The German FCO’s Facebook Case: Blurring The Line Between Competition And Data Protection Enforcement
By Jakob Kucharczyk, Project DisCo
This week Germany’s Bundeskartellamt, the Federal Cartel Office (FCO), made the news by issuing a decision against Facebook for the alleged abuse of market power “based on the extent of collecting, using and merging data in a user account”. In concrete terms, the FCO takes issue with Facebook merging user data from Facebook-owned properties like WhatsApp and Instagram as well as from third-party websites with a person’s Facebook user account. It ordered Facebook to stop that practice unless users give Facebook their “voluntary consent”. The FCO considers the combining of Facebook data with ‘non-Facebook’ data an exploitative abuse because users have to agree to what FCO President Andreas Mundt refers to as a “practically unrestricted collection” of non-Facebook data if they want to use the service.

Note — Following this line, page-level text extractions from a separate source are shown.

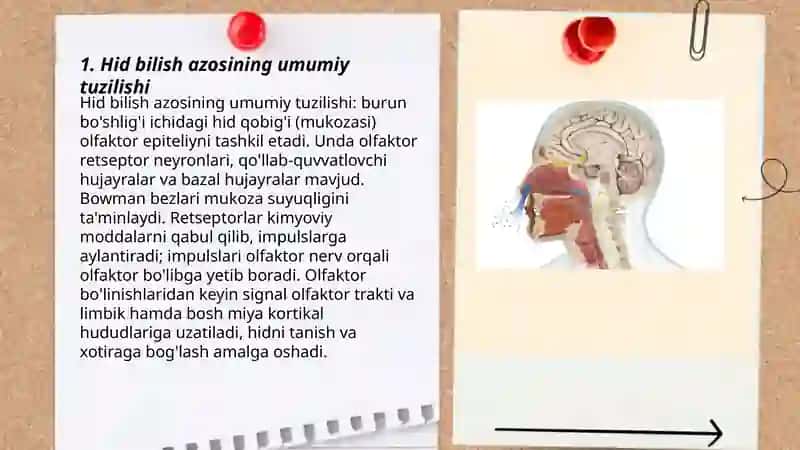 1. Hid bilish azosining umumiy tuzilishi

Hid bilish azosining umumiy tuzilishi: burun bo'shlig'i ichidagi hid qobig'i (mukozasi) olfaktor epiteliyni tashkil etadi. Unda olfaktor retseptor neyronlari, qo'llab-quvvatlovchi hujayralar va bazal hujayralar mavjud. Bowman bezlari mukoza suyuqligini ta'minlaydi. Retseptorlar kimyoviy moddalarni qabul qilib, impulslarga aylantiradi; impulslari olfaktor nerv orqali olfaktor bo'libga yetib boradi. Olfaktor bo'linishlaridan keyin signal olfaktor trakti va limbik hamda bosh miya kortikal hududlariga uzatiladi, hidni tanish va xotiraga bog'lash amalga oshadi.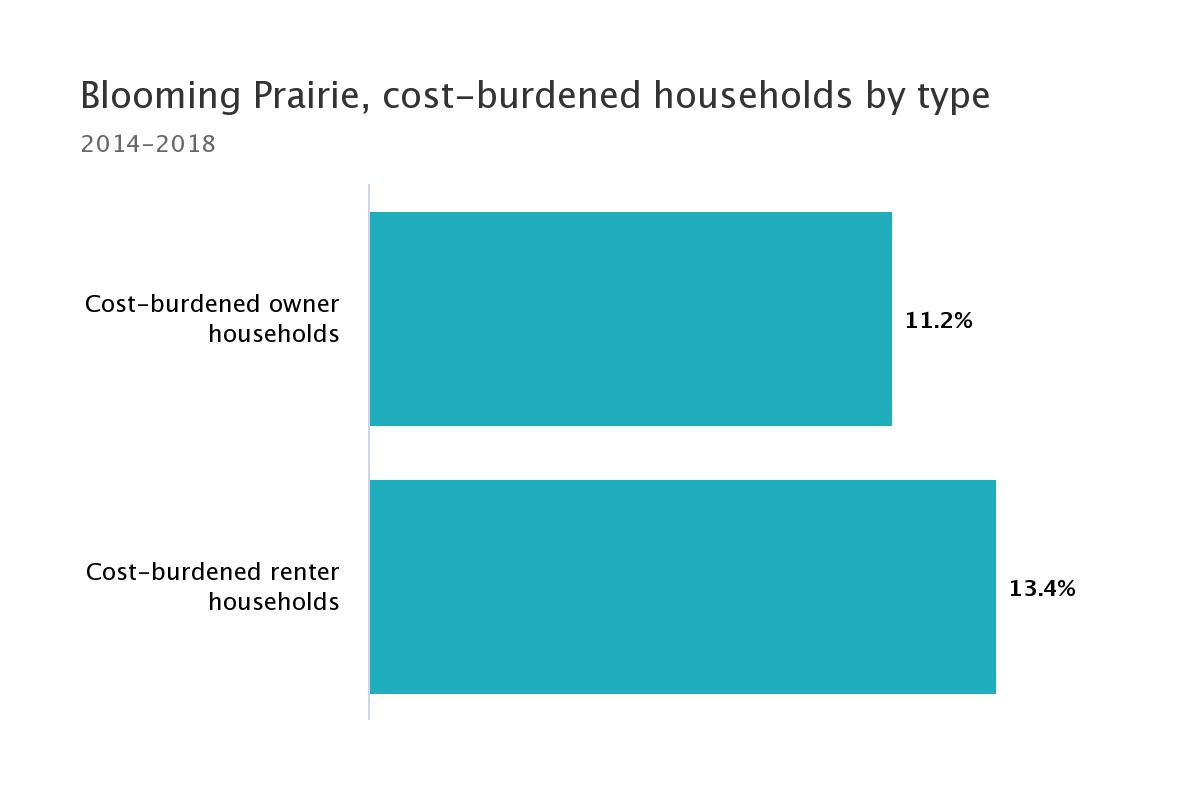 Blooming Prairie, cost-burdened households by type
2014-2018

Cost-burdened owner households
11.2%

Cost-burdened renter households
13.4%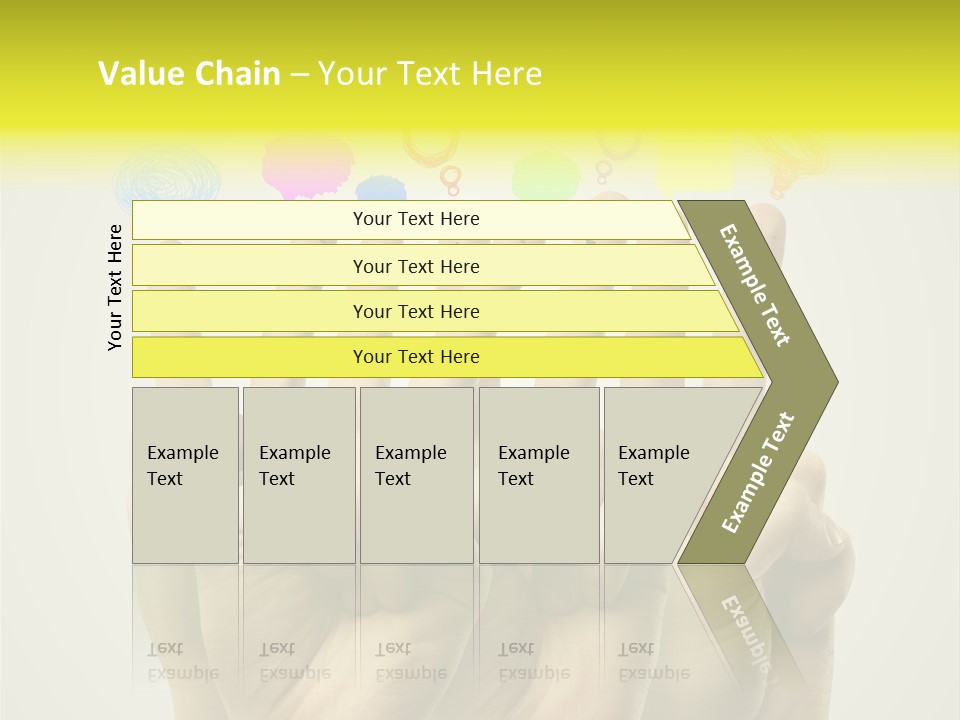 Value Chain – Your Text Here

Your Text Here

Your Text Here

Your Text Here

Your Text Here

Your Text Here

Example Text

Example Text

Example Text

Example Text

Example Text

Example Text

Example Text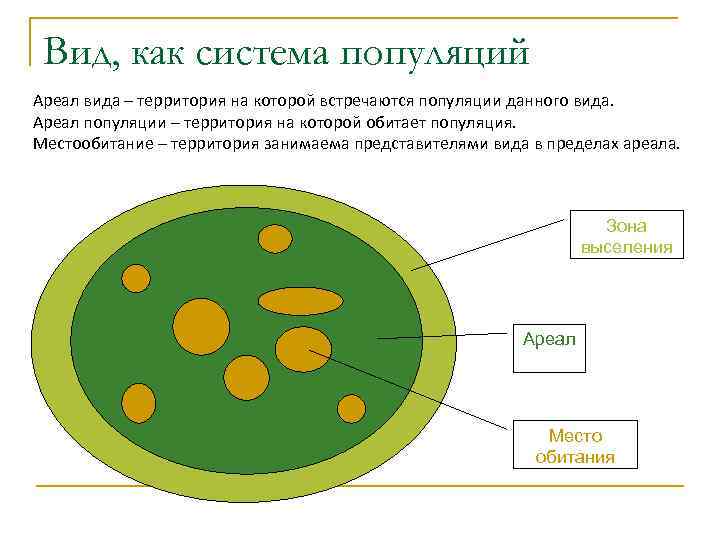 Вид, как система популяций

Ареал вида – территория на которой встречаются популяции данного вида.
Ареал популяции – территория на которой обитает популяция.
Местообитание – территория занимаема представителями вида в пределах ареала.

Зона выселения

Ареал

Место обитания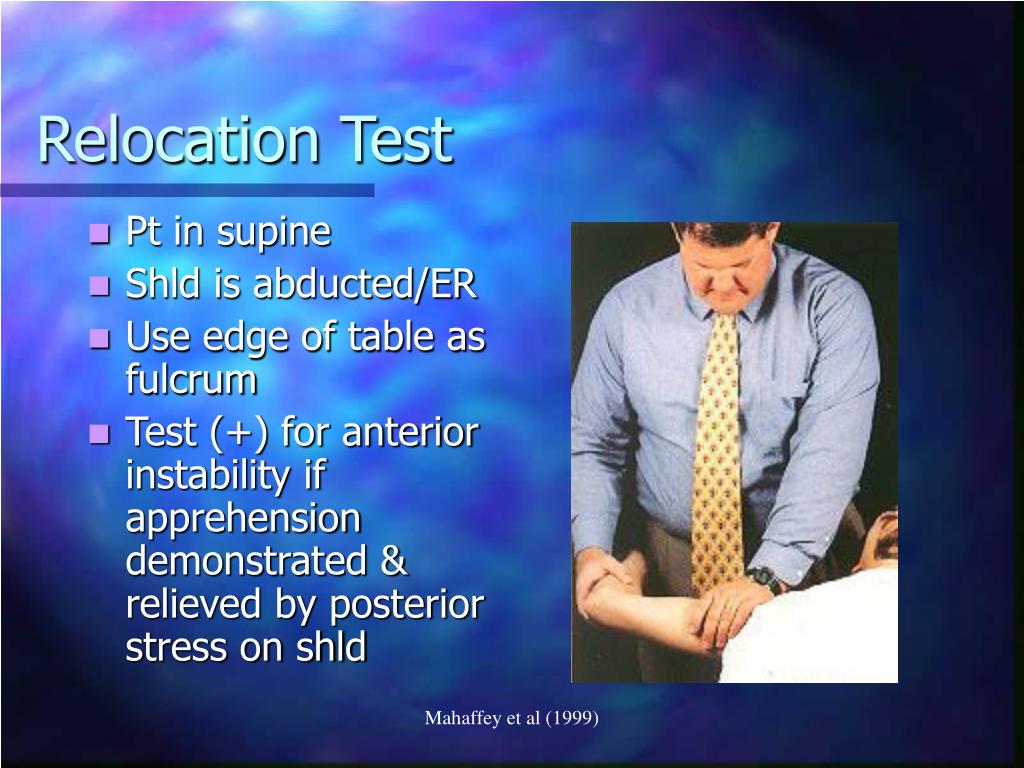 Relocation Test

- Pt in supine
- Shld is abducted/ER
- Use edge of table as fulcrum
- Test (+) for anterior instability if apprehension demonstrated & relieved by posterior stress on shld

Mahaffey et al (1999)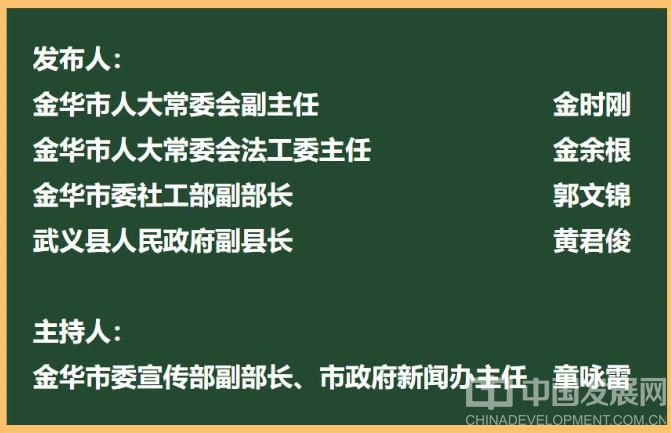 发布人：

金华市人大常委会副主任 金时刚

金华市人大常委会法工委主任 金余根

金华市委社工部副部长 郭文锦

武义县人民政府副县长 黄君俊

主持人：

金华市委宣传部副部长、市政府新闻办主任 童咏雷

中国发展网
CHINADEVELOPMENT.COM.CN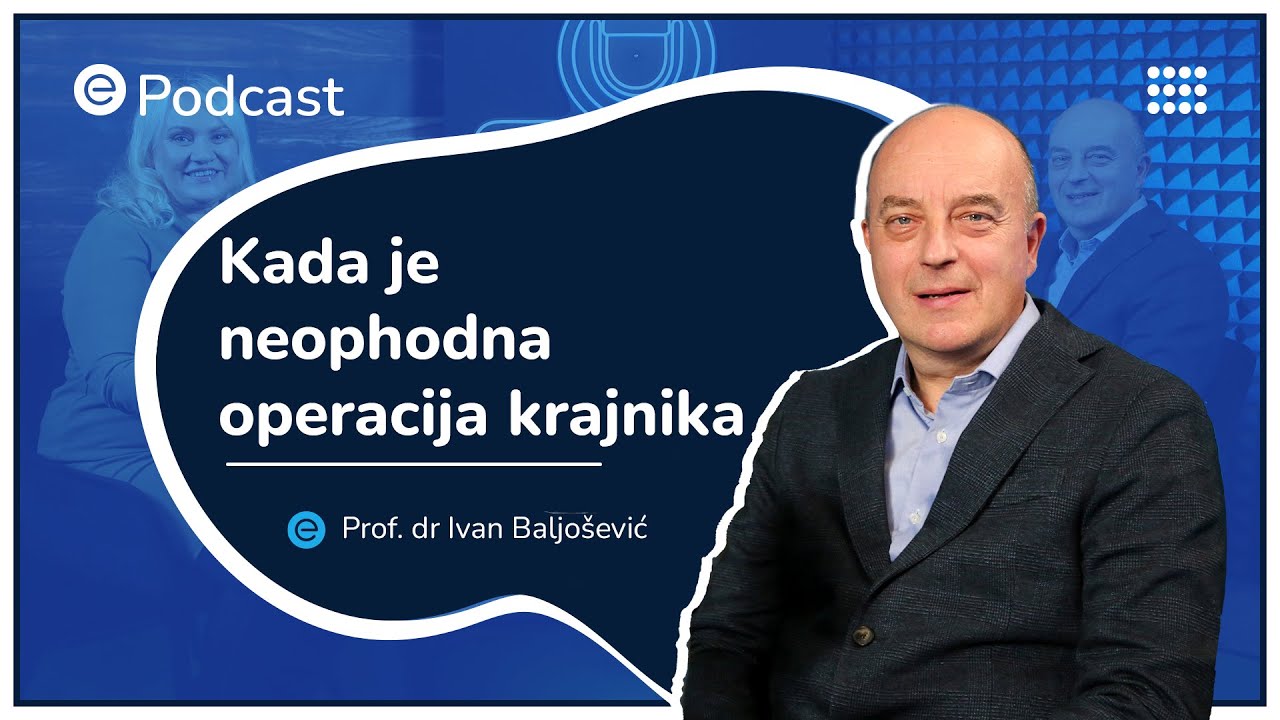 e Podcast

Kada je neophodna operacija krajnika

e Prof. dr Ivan Baljošević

This case is set to raise many questions in the competition community but certainly the most striking aspect of the decision is that it is entirely based on an alleged infringement of European data protection rules enshrined in the General Data Protection Regulation (GDPR). The FCO states that Facebook’s “terms of service and the manner and extent to which it collects and uses data are in violation of the European data protection rules”. It is remarkable for a competition authority to determine whether there was a breach of data protection rules given that there are specialized agencies tasked with making precisely that call. Making that call in the context of a competition investigation is equal to saying that because a company is dominant it is more likely to use its market power to impose terms and conditions on its users that are in breach of data protection rules.